[Collected data entries]

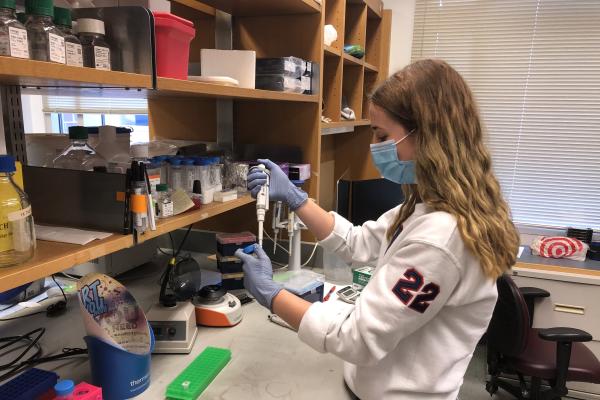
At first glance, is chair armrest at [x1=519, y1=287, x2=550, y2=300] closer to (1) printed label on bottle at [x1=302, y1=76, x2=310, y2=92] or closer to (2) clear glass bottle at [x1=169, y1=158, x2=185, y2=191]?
(1) printed label on bottle at [x1=302, y1=76, x2=310, y2=92]

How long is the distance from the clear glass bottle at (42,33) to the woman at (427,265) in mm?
634

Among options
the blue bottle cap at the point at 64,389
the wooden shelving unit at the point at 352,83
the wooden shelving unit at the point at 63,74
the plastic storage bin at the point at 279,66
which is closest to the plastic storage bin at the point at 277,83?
the plastic storage bin at the point at 279,66

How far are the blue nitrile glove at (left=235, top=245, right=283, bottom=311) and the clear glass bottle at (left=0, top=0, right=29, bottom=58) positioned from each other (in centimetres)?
64

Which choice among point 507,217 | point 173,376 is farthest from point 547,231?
point 173,376

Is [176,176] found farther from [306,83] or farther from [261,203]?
[306,83]

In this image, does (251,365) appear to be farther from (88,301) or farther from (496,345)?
(496,345)

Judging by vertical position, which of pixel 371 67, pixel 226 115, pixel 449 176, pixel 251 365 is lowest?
pixel 251 365

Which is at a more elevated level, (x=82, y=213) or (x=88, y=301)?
(x=82, y=213)

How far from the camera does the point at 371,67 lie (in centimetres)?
268

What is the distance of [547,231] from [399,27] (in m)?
1.71

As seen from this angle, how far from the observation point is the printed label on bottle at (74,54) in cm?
75

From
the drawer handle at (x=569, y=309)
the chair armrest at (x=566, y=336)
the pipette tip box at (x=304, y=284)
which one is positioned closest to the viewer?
the pipette tip box at (x=304, y=284)

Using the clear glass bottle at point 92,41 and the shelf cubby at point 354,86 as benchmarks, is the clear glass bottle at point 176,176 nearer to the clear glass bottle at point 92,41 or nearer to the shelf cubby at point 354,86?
the clear glass bottle at point 92,41

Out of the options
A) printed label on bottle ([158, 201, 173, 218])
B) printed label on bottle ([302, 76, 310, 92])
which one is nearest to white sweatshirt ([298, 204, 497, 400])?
printed label on bottle ([158, 201, 173, 218])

◆ Exercise directions:
Pull out every line of the rows from the one containing "How far from the camera" through the last line of the rows, inclusive, and reproduce them verbatim.

◆ Solution for this exercise:
How far from the camera does the point at 371,67 lie (in centimetres)?
268

What is the distance of [547,231] from [399,27] (in m)?
1.71

As seen from this angle, how far from the observation point is the printed label on bottle at (74,54) in cm?
75

From
the drawer handle at (x=569, y=309)
the chair armrest at (x=566, y=336)
the pipette tip box at (x=304, y=284)
which one is positioned closest to the viewer?
the pipette tip box at (x=304, y=284)

Using the clear glass bottle at point 92,41 and the shelf cubby at point 354,86 as benchmarks, is the clear glass bottle at point 176,176 nearer to the clear glass bottle at point 92,41 or nearer to the shelf cubby at point 354,86?
the clear glass bottle at point 92,41

Out of the options
A) printed label on bottle ([158, 201, 173, 218])
B) printed label on bottle ([302, 76, 310, 92])
which one is nearest to white sweatshirt ([298, 204, 497, 400])?
printed label on bottle ([158, 201, 173, 218])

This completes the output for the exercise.